382. 請求項３７７から３８１のいずれか１項に記載のプラスミドを含む組成物。
383. さらに、アジュバント及び形質移入促進化合物からなる群から選択される成分を含む、請求項３８２に記載の組成物。
384. 前記アジュバントが、
     (a) ((±)-N-(3-アミノプロピル)-N,N-ジメチル-2,3-ビス(シン-9-テトラデセニールオキシ)-1-プロパンアミニウムブロミド)（GAP-DMORIE）及び中性脂質；
     (b) サイトカイン；
     (c) モノリン酸リピドAおよびトレハロースジクリノミコレートＡＦ (MPL + TDM)；
     (d)溶解モノリン酸リピドA [mono-phosphoryl lipid A]製剤；および
     (e)CRL1005/BAK
     からなる群から選択される、請求項３８３に記載の組成物。
385. 前記アジュバントが((±)-N-(3-アミノプロピル)-N,N-ジメチル-2,3-ビス(シン-9-テトラデセニールオキシ)-1-プロパンアミニウムブロミド)（GAP-DMORIE）を含み、
     前記中性脂質が
     (a) 1,2-ジオレオイル-sn-グリセロ-3-ホスフォエタノールアミン（ＤＯＰＥ）；
     (b) 1,2-ジフィタノイル-sn-グリセロ-3-ホスフォエタノールアミン（ＤＰｙＰＥ）；および
     (c) 1,2-ジミリストイル-グリセロ-3-ホスフォエタノールアミン（ＤＭＰＥ）
     からなる群から選択される、請求項３８４に記載の組成物。
386. 前記中性脂質がＤＰｙＰＥである、請求項３８５に記載の組成物。
387. 形質移入促進化合物(±)-N-(2-ヒドロキシエチル)-N,N-ジメチル-2,3-ビス(テトラデシルオキシ)-1-プロパンアミニウムブロミド（DMRIE）を含む、請求項３８３に記載の組成物。

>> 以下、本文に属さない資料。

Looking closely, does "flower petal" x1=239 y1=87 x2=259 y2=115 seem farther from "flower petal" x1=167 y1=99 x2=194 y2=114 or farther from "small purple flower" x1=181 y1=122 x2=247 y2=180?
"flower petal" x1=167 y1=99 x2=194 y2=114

388. 前記アジュバント又は形質移入促進化合物が、CRL1005及び塩化ベンザルコニウム（ＢＡＫ）を含む、請求項３８３に記載の組成物。
389. 前記CRL1005及びBAKが
     (a) 0.3mM BAK及び7.5mg/ml CRL 1005；
     (b) 0.3mM BAK及び34mg/ml CRL 1005；および
     (c) 0.3mM BAK及び50mg/ml CRL 1005
     からなる群から選択される濃度で存在する、請求項３８８に記載の組成物。
390. 曇点（ｃｌｏｕｄ ｐｏｉｎｔ）より高い温度でのサーマルサイクルを行わずに、CRL1005、BAK及びポリヌクレオチドを曇点より低い温度で組み合わせる（ｃｏｍｂｉｎｉｎｇ）ことにより製剤化した、請求項３８８あるいは請求項３８９に記載の組成物。
391. さらに、不活性化ウィルス、弱毒化ウィルス、単離インフルエンザウィルスポリペプチドを発現するウィルスベクター、及びインフルエンザウィルスタンパク質／またはその断片／変異体若しくは誘導体に由来する単離ポリペプチドからなる群から選択される従来のワクチン構成成分を含む、請求項３８２から３９０のいずれか１項に記載の組成物。
392. 脊椎動物におけるインフルエンザ感染を治療又は予防する方法であって、請求項３７７から３８０のいずれか１項に記載のベクター又は請求項３８２から３９１のいずれか１項に記載の組成物を、そのようなインフルエンザ感染に対する治療又は予防を必要としている脊椎動物に投与することを含む方法。